Fragmento de lectura:
====================

En la profunda e indivisible unidad de posesión y búsqueda de la verdad se libera el insustituible protagonista de todo conocimiento, ese sujeto al cual el juicio de Lessing había precisamente asignado un rol de primer plano. En realidad, lejos de ser una mera tabula rasa en la cual lo real se imprimiría, el sujeto tiene el rol activo de acoger lo real que se le da.

“La valentía de abrirse a la amplitud de la razón”, a lo cual el Santo Padre invitó con fuerza en Ratisbona, requiere un sujeto personal y comunitario con conciencia crítica de su capacidad y de su tarea de intencionar lo real. Repitiendo varias veces el tema de la “vastedad de la razón”, Benedicto XVI nos ha restituido su fisonomía integral. No me parece inoportuno al respecto hacer una señal a dos rasgos fundamentales de la razón misma: la apertura integral y la receptividad.

====================

Datos almacenados:
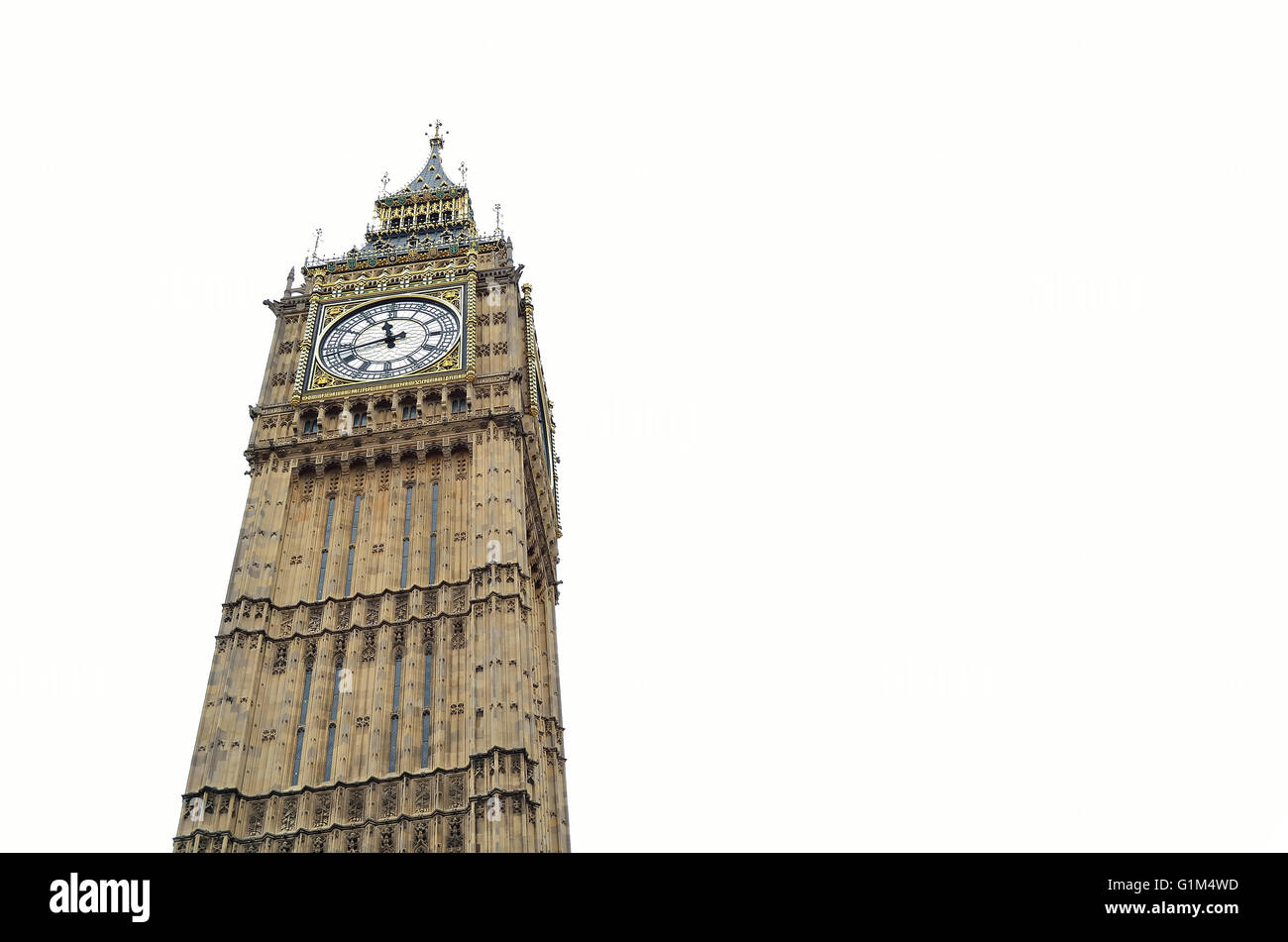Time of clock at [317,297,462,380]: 11:42
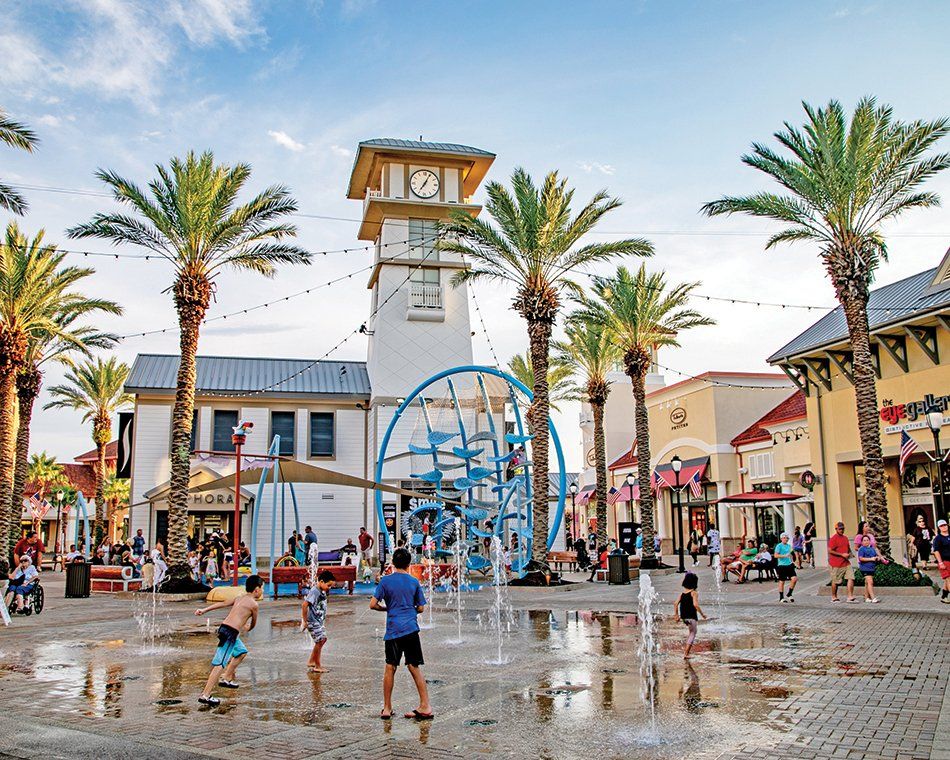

====================

Cite íntegramente y sin ninguna alteración el fragmento sobre la búsqueda de la verdad y la amplitud de la razón.

En la profunda e indivisible unidad de posesión y búsqueda de la verdad se libera el insustituible protagonista de todo conocimiento, ese sujeto al cual el juicio de Lessing había precisamente asignado un rol de primer plano. En realidad, lejos de ser una mera tabula rasa en la cual lo real se imprimiría, el sujeto tiene el rol activo de acoger lo real que se le da.

“La valentía de abrirse a la amplitud de la razón”, a lo cual el Santo Padre invitó con fuerza en Ratisbona, requiere un sujeto personal y comunitario con conciencia crítica de su capacidad y de su tarea de intencionar lo real. Repitiendo varias veces el tema de la “vastedad de la razón”, Benedicto XVI nos ha restituido su fisonomía integral. No me parece inoportuno al respecto hacer una señal a dos rasgos fundamentales de la razón misma: la apertura integral y la receptividad.